Maklium sa Bagidan (Being of the Flint) is the god of Fire in the Panayanon pantheon and was also featured in the epic poem Hinilawod along with his brothers Maklium sa T'wan and Maklium sa Tubig, vying for the hand of the beautiful virgin goddess Alunsina and ultimately losing out to Datu Paubari. He, along with his brothers plotted against the couple and agreed to the decision of drowning them while they are in their house with a violent flood from Maklium sa Tubig, although their plans were thwarted by Alunsina's sister, Suklang Malayon who warned her sister to evacuate in advance to avoid the catastrophe.

image of a fire god
Maklium sa Bagidan was worshipped as the god of Fire. He is described to be a god with a cheerful, happy-go-lucky attitude but can also be hot-headed when angry and very temperamental. He is thought by Ancient Visayans to be a spirit that resides in the flint, stones that the ancient Visayans use to make fire and they thought that the flame was a gift from him, making him one of the important gods of the household and the community, where some thought he also resides and listens to human affairs and stories which were told in community gatherings around a bonfire. Some also thought that the demigod Paigrab, husband of Luyong Baybay, the goddess of tides was his descendant and that the man inherited his hotheadedness and passionate spirit. He is worshipped by homemakers to avoid any mishaps while cooking, tribal leaders to help them with community decisions, and babaylans to provide them with divine visions through the sacred flames, which was used to burn offerings for the gods.
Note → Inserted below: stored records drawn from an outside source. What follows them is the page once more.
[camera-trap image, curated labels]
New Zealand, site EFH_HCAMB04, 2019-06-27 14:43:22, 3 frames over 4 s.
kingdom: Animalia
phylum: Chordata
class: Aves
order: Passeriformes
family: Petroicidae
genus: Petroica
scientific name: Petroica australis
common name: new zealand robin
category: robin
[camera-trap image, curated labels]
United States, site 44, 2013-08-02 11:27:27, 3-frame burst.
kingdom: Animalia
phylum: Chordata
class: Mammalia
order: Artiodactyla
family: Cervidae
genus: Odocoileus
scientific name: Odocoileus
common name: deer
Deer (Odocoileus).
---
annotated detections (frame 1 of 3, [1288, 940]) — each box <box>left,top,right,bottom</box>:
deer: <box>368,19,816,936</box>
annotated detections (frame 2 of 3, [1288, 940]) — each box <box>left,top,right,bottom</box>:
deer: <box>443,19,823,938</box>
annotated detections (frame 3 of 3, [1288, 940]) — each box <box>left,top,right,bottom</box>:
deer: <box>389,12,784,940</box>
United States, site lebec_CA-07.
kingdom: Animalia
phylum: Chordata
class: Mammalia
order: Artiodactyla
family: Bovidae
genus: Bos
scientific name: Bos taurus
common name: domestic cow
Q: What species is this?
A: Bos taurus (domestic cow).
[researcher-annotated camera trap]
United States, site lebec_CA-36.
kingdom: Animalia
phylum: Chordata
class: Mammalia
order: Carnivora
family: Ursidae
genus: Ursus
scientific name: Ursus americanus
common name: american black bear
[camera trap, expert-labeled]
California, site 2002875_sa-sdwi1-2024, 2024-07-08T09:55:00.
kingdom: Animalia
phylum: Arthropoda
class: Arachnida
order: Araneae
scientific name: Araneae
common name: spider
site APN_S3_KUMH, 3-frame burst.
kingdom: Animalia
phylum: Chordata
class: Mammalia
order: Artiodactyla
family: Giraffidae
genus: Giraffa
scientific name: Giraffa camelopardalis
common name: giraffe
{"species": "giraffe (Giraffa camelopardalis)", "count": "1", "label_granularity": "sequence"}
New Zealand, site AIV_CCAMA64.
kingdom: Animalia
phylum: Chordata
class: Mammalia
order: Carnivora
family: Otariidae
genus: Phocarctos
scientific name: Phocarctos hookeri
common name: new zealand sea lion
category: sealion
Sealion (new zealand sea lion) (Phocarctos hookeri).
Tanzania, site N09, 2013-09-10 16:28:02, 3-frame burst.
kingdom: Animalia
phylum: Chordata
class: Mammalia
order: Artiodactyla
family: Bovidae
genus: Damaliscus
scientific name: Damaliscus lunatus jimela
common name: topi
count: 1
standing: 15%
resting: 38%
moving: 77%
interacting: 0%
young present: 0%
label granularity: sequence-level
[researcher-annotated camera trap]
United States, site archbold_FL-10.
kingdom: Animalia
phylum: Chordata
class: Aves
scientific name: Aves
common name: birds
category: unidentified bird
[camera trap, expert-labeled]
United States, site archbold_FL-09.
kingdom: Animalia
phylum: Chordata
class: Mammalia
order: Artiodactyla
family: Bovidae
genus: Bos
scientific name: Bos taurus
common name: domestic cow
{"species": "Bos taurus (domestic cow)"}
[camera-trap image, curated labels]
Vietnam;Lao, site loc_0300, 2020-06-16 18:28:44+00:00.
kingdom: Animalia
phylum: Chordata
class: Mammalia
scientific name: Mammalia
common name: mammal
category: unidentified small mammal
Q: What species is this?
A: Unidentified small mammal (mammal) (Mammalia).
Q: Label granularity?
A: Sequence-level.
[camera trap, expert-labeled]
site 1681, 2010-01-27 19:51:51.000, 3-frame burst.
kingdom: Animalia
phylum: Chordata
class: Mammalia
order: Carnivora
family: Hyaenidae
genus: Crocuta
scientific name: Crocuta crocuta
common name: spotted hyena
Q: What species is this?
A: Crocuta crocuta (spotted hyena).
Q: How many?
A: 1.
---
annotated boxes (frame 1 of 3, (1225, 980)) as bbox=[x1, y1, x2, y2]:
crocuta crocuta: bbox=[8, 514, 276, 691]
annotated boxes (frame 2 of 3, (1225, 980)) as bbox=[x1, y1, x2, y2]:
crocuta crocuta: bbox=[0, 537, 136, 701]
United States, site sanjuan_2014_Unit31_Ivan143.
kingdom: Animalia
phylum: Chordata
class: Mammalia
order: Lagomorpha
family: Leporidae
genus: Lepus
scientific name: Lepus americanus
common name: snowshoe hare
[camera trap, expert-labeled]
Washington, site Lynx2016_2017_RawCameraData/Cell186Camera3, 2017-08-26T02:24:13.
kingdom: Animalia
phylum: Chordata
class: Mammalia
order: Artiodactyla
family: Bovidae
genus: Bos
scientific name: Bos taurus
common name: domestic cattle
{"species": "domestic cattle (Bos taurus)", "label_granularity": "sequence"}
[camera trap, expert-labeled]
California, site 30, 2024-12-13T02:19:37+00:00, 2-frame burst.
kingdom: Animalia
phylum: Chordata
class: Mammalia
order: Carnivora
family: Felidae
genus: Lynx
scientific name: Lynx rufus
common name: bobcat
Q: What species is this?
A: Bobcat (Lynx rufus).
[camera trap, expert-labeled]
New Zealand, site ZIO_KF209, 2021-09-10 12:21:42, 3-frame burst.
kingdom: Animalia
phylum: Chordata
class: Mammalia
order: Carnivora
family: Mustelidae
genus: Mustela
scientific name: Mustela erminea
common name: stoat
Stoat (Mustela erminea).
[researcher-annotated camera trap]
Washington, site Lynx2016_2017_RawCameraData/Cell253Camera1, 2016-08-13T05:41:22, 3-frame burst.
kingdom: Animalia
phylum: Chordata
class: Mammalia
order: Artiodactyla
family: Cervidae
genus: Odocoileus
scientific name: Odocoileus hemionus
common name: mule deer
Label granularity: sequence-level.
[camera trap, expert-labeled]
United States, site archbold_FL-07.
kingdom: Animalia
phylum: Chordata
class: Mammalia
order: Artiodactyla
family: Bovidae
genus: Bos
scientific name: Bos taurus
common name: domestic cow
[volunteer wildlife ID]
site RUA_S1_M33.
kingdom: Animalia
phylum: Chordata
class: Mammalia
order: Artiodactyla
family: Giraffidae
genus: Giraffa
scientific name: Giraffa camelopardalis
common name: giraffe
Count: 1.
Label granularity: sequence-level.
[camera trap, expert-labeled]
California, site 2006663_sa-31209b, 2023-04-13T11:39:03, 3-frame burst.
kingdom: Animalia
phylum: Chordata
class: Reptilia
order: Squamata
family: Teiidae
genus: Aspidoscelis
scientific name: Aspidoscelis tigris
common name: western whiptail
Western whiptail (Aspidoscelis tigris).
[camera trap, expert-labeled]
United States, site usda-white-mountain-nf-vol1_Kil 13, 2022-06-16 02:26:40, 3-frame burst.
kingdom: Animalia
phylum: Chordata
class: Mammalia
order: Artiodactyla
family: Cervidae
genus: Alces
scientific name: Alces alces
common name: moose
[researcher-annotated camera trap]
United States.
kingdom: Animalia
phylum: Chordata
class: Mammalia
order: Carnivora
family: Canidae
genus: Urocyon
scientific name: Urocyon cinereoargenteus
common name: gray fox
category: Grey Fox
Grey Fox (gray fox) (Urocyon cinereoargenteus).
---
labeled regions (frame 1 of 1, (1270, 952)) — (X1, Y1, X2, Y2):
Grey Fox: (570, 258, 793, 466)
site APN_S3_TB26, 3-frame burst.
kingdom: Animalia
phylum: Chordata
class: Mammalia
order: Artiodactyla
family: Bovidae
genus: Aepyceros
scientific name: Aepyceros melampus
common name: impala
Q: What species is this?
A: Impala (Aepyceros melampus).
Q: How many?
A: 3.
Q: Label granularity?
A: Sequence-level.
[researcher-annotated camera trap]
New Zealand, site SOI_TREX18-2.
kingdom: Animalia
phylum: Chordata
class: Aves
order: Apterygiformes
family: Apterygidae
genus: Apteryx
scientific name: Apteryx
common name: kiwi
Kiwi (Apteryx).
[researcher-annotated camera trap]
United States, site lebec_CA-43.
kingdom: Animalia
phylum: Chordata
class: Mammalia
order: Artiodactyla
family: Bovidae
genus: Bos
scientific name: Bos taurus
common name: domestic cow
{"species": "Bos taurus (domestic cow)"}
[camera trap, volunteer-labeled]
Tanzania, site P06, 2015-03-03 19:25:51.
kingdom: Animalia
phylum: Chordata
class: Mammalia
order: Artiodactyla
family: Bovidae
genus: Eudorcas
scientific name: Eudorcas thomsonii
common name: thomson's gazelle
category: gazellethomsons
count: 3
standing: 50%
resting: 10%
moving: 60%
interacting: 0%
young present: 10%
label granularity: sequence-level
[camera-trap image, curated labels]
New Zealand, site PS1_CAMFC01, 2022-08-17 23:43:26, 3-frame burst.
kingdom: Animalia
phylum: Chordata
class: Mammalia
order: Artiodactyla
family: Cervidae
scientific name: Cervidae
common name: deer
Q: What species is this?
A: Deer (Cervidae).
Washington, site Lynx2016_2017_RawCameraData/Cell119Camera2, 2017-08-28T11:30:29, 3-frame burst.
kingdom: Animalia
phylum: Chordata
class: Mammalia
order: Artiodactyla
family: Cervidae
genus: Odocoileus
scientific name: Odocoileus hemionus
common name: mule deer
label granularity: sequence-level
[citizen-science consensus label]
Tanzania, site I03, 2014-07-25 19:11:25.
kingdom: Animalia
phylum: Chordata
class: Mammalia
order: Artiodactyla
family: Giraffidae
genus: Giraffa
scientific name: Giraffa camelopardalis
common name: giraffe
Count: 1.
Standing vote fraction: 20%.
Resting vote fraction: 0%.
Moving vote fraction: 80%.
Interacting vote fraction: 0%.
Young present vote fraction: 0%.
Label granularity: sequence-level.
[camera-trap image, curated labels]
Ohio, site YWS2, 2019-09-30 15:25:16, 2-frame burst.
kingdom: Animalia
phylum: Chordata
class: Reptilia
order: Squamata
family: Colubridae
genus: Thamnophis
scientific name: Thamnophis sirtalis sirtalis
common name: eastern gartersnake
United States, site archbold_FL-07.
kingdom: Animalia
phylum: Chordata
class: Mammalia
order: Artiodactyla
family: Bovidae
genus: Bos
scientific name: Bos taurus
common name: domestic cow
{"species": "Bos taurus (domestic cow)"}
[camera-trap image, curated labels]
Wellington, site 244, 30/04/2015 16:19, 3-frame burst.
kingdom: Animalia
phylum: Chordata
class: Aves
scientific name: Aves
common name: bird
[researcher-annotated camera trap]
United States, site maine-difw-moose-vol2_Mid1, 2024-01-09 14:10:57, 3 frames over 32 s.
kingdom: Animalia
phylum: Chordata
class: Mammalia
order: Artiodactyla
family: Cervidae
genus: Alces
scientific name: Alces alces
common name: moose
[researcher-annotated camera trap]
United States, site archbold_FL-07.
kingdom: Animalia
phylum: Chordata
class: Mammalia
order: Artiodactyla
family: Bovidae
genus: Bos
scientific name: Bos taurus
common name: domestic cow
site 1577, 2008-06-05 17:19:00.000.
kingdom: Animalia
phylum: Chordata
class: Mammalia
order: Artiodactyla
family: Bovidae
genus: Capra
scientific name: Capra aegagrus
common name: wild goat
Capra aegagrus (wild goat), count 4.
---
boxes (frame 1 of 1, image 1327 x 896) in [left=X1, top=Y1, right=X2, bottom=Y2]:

The veneration for Maklium sa Bagidan started to decline however when the Spaniards colonized the Philippines, the native people were baptized one by one to the Catholic faith and only the remote tribes who were unreached by the missionaries due to impossible landscape and bad weather that continually thwarted their efforts, were the only ones who would continue on worshipping the deities of old, and keep the spark of faith in Maklium sa Bagidan alive for generations to come.